In the excitable universe of Kerrang!, Florida death-metal adolescents Trivium are a four-K sensation, the magazine's highest rating. In the real world, the quartet - half of whom are still too young to legally guzzle bats' blood - are receiving an unusually warm welcome, too. Well, "warm" may be overstating it, but when you consider that daytime Radio 1 normally regards metal with revulsion, the drivetime playlisting of Trivium's new single is pretty remarkable. A skull-crushing screech-metal combo crossing over? Something is afoot.
That something appears to be an affinity with the 1980s and the genre's founding fathers, Iron Maiden, whose core qualities - melody, musicianship and a sense of the ridiculous - they've adopted.
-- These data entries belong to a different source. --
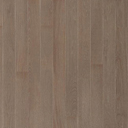 Паркетна дошка Upofloor Дуб GRAND 138 BRUME GREY 1х NEW Натуральний браш обкурених матовий лак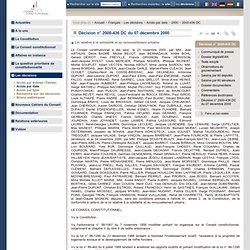 Décision n° 2000-436 DC du 07 décembre 2000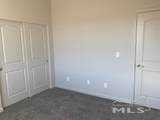 163 Relief Springs Road - Photo 15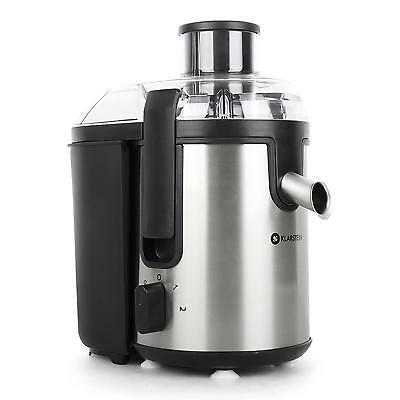 Professional Electric Whole Fruit Vegetable Juicer Powerful 400W Juice Extractor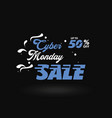 cyber monday white and blue sale banner vector image vector image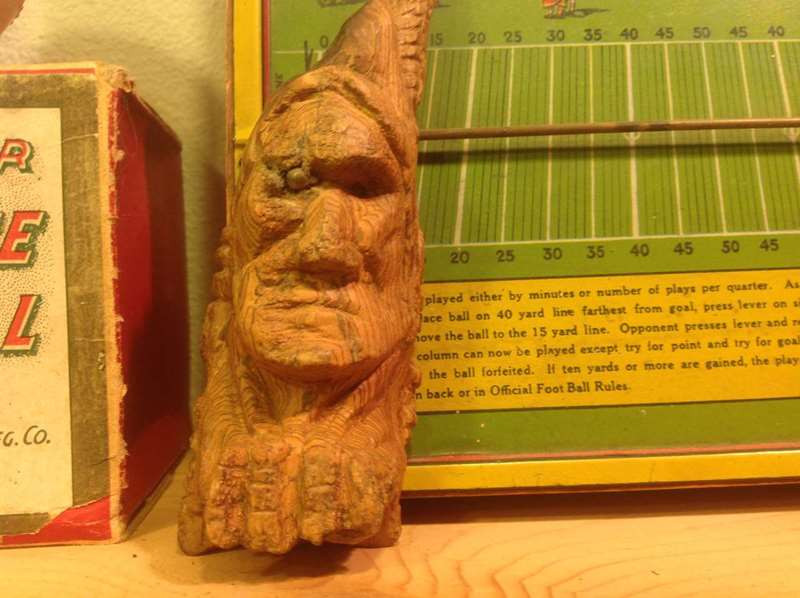 Sports Carvings 66.jpg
They're fathoms prettier than your average metallists, something reflected by the proportion of girls in the house. Half-Japanese leader Matt Heafy (swishy hair, elegantly long limbs) has the buoyancy of an MTV presenter. Scream and swear though he does, there's a sweetness that won't be dispelled.He's clearly top pup: his three bandmates, heads down and legs splayed, have the submissive postures of the supporting members of a boy band. Between them, they produce a noise more complex than it initially seems. Suffocating Sight, from their breakthrough Ascendancy album, has Heafy and co-guitarist Corey Beaulieu speeding up and down the frets, a free-for-all middle section whose volume sucks the air out of the room, and a soft, harmonic comedown.
The Radio 1 favourite Dying in Your Arms, is similarly entertaining. Heafy scampers up a ramp, onto a podium and back again, never missing a lightning-fast note. There's a melodic undertow that explains its radio appeal, and the audience sing every word back to Heafy. Best of all, though, is the prog-rock drum/guitar duel. It's only old metal, but they like it.